In a sort of delayed reaction, I'm posting this one, gathered in last fall. Family events and the resulting responsibilities put it on the back burner. Well, that and a sore shoulder.

Anyway, it's a Colt Government Model British contract pistol chambered for .455 Auto, Webley Auto, Self Loading, Eley, or whatever it's referred to in various references. Serial number indicates a 1916 production date. These .455 Colts used to be fairly cheap and occasionally seen, but have become both pricey and scarce in recent years. Adds a caliber to cartridges for which Colt supplied their 1911s/Government Models, a collecting tangent I determined to pursue. This is about all the condition I wanted to afford in the acquisition of a .455 Colt Government Model

This one is a mixed bag. Was carried a little at one point, fired even less, carefully cleaned, then put away to be neglected for a period. Surface finish is somewhat impaired, but mechanics are very tight and pleasing and the bore condition is flawlessly sparkling bright.

━━━━━━━━━━

PROMPT 1 >> In the post about the .455 Colt, swap "pistol" for "handgun" and write out the passage again, beginning at the words "Anyway, it's a" and stopping after "flawlessly sparkling bright.".
PROMPT 2 >> Write the next part of the post about the .455 Colt, continuing on from its final sentence.
The listing after this point plays no role in the work asked of you.

━━━━━━━━━━

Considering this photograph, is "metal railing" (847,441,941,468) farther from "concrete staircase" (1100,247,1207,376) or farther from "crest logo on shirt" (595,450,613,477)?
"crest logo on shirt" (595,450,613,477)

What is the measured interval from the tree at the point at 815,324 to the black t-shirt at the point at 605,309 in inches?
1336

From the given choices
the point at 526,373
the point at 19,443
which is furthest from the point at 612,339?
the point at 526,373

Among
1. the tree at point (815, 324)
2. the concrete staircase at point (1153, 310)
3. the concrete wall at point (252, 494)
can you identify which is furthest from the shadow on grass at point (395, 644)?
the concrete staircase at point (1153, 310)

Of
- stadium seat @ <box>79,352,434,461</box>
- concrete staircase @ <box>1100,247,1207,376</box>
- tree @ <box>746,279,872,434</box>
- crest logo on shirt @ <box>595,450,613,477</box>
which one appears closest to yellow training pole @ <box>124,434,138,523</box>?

━━━━━━━━━━

EXERCISE RESULT 1 >>
Anyway, it's a Colt Government Model British contract handgun chambered for .455 Auto, Webley Auto, Self Loading, Eley, or whatever it's referred to in various references. Serial number indicates a 1916 production date. These .455 Colts used to be fairly cheap and occasionally seen, but have become both pricey and scarce in recent years. Adds a caliber to cartridges for which Colt supplied their 1911s/Government Models, a collecting tangent I determined to pursue. This is about all the condition I wanted to afford in the acquisition of a .455 Colt Government Model

This one is a mixed bag. Was carried a little at one point, fired even less, carefully cleaned, then put away to be neglected for a period. Surface finish is somewhat impaired, but mechanics are very tight and pleasing and the bore condition is flawlessly sparkling bright.

EXERCISE RESULT 2 >>
It's neato for several reasons. The British contract Colt Government Models were assigned their own serial number prefix of "W". Chambers a cartridge only negligibly larger than the .45 ACP. The .455 Colt magazines will not fit in a .45 ACP pistol's magazine well however. Most of the .455 Colt Automatic contract were repurposed to the RAF and so marked. This one never was. Most were refinished, seeing some use as substitute standard in World War II. This one has a measure of its original Colt blue finish. Mustered out of service, some were converted to shoot .45 ACP (a practical conversion of the day). This one still retains its correct .455 barrel with its characteristic groove cut in the underside of the barrel hood as an aid in chambering the cartridge.

It's a stinker of a pistol for finding original magazines or ammunition. .455 Auto is a dead duck, has been a dead duck since right after World War II with no additional production to speak of. Perhaps some small runs of custom stuff is out there, but it doesn't turn up. Especially in this climate of the dearth of ammunition. Nobody's going to fool with making up supplies of an obsolete cartridge when there's demand for current calibers. Nonetheless, a custom case maker was found and a couple hundred cases are to arrive soon. A die set and shell holder is on order as well. I'm gonna shoot it.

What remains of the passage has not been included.